┏━━

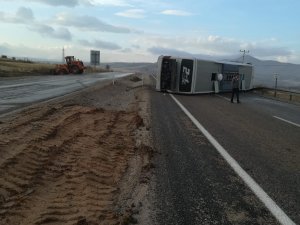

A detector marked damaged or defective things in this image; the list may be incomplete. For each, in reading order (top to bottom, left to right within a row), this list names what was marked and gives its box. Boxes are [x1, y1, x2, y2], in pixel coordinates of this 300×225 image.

overturned bus [157, 55, 253, 94]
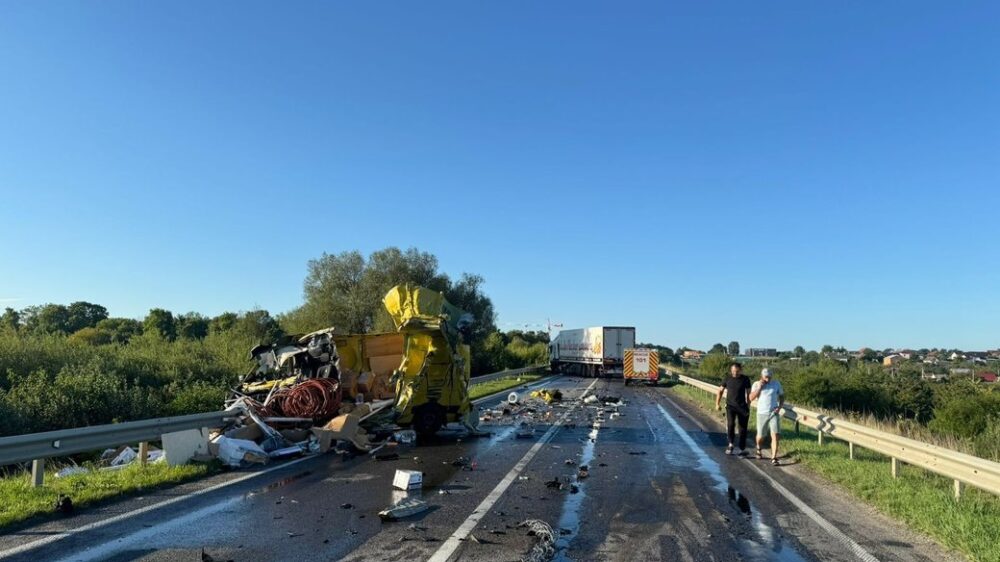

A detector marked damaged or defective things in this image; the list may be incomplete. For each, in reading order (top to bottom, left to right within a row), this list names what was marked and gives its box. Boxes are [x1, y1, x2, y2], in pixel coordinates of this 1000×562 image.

overturned vehicle [232, 284, 474, 438]
demolished yellow truck [332, 282, 472, 436]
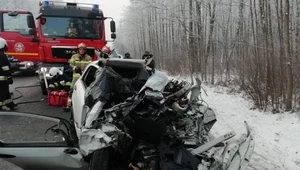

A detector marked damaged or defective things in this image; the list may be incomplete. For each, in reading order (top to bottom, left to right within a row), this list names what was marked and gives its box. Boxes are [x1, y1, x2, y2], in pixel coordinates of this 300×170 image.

broken windshield [40, 16, 102, 39]
severely crushed car [0, 57, 254, 169]
severely crushed car [71, 58, 254, 169]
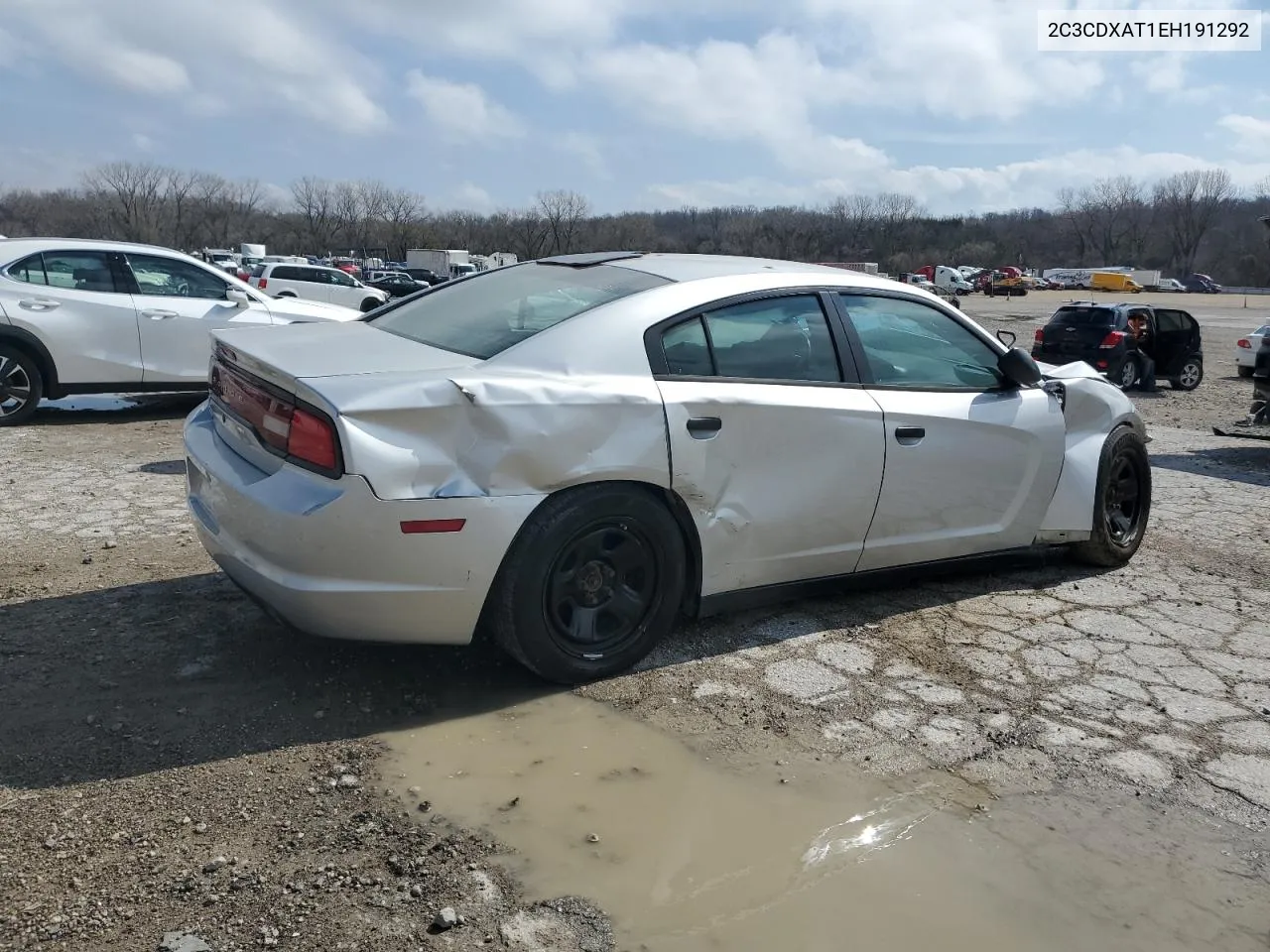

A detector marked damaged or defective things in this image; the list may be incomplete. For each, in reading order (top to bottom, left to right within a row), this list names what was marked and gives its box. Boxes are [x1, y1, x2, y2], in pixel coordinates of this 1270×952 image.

damaged rear quarter panel [303, 368, 675, 502]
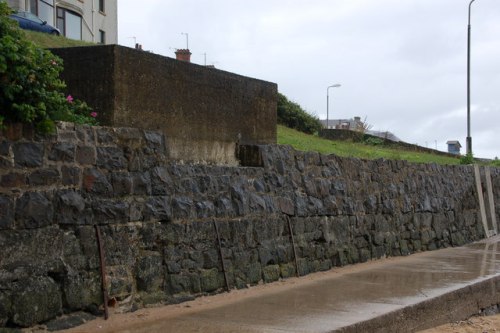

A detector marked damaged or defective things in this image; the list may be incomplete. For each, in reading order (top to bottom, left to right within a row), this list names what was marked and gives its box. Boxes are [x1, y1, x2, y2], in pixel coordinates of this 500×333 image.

rusted metal bar [214, 219, 231, 290]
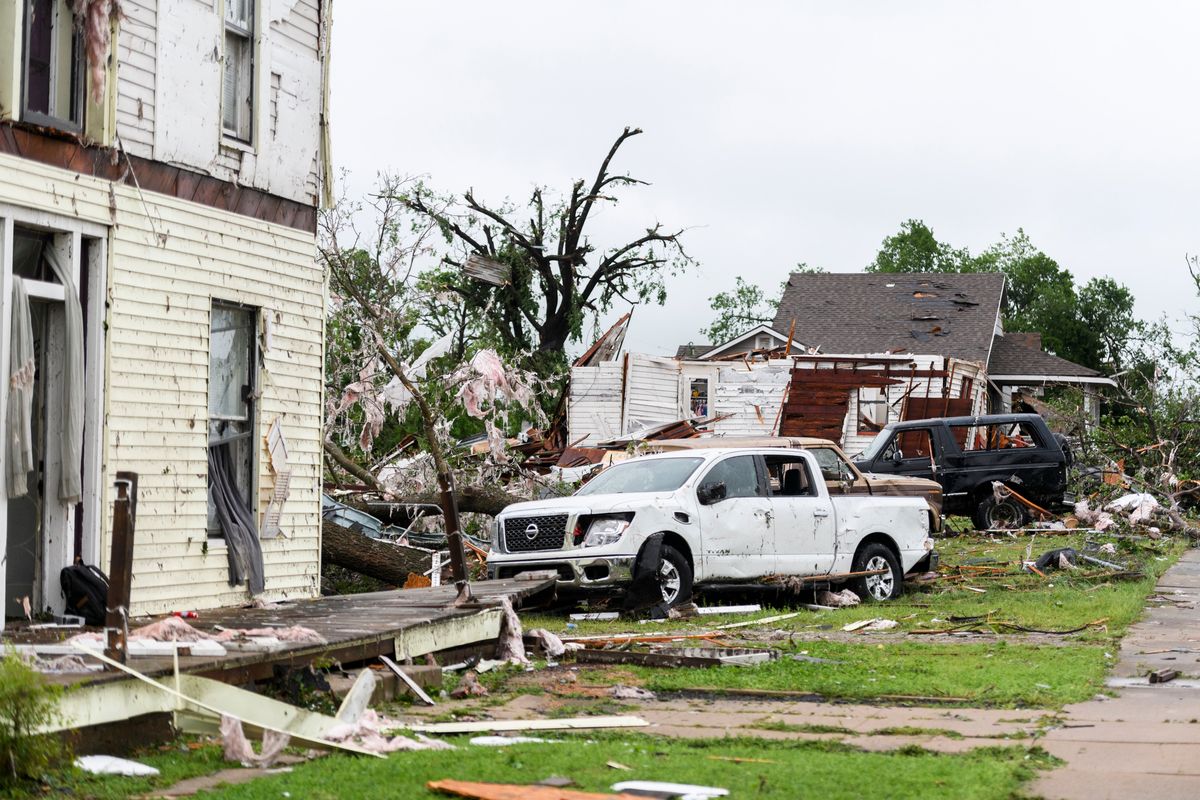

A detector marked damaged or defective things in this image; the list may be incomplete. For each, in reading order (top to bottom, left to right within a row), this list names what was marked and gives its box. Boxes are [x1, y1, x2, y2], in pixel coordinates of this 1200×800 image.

broken window [22, 0, 84, 130]
torn siding panel [153, 0, 222, 169]
broken window [223, 0, 255, 141]
torn siding panel [0, 148, 324, 614]
damaged house [2, 0, 331, 623]
broken window [207, 302, 256, 537]
torn siding panel [624, 355, 681, 434]
broken window [763, 453, 820, 496]
damaged house [571, 272, 1113, 453]
broken window [859, 386, 888, 434]
damaged roof [768, 272, 1003, 367]
damaged roof [988, 331, 1099, 381]
broken fence board [408, 714, 648, 734]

┗━━

#### Instructions to follow
Take the line containing "this 1000×562 image." as the first and the last line of the records as the end. Print every line in that span exactly, leaving out pictures.

#### Result of this exercise
A detector marked damaged or defective things in this image; the list may be incomplete. For each, in reading order (top to bottom, left to right within a row), this list names what was marked and gives its box. Boxes are [x1, y1, x2, y2], in pixel coordinates of this 1000×562 image.

overturned vehicle [232, 284, 474, 438]
demolished yellow truck [332, 282, 472, 436]

A detector marked damaged or defective things in this image; the list may be incomplete. For each, in reading order (top to bottom, left to right within a row), this list names what was marked and gives its box. Boxes are [x1, y1, x2, y2], in pixel coordinates of this 300×170 image.

broken windshield [40, 16, 102, 39]
severely crushed car [0, 57, 254, 169]
severely crushed car [71, 58, 254, 169]

A detector marked damaged or defective things in this image; the list may be incomplete. For each, in reading order (top to bottom, left to right within a row), this list names what was marked and gives its box. Boxes are [x1, y1, x2, y2], in pixel coordinates of this 1270×952 image.

damaged rear quarter panel [303, 368, 675, 502]

A detector marked damaged or defective things in this image; the list may be incomplete. For each, in reading order (top to bottom, left to right within a row), this list names what was marked and gives its box. Boxes are [x1, y1, x2, y2], in pixel coordinates of this 500×333 image.

rusted metal bar [214, 219, 231, 290]

A detector marked damaged or defective things in this image; the list may be incomplete. For each, in reading order (top to bottom, left to right within a row), this list names what was marked and gives its box. Boxes are [x1, y1, x2, y2], in pixel coordinates of this 1200×800 image.

broken window [22, 0, 84, 130]
torn siding panel [153, 0, 222, 169]
broken window [223, 0, 255, 141]
torn siding panel [0, 148, 324, 614]
damaged house [2, 0, 331, 623]
broken window [207, 302, 256, 537]
torn siding panel [624, 355, 681, 434]
broken window [763, 453, 820, 496]
damaged house [571, 272, 1113, 453]
broken window [859, 386, 888, 434]
damaged roof [768, 272, 1003, 367]
damaged roof [988, 331, 1099, 381]
broken fence board [408, 714, 648, 734]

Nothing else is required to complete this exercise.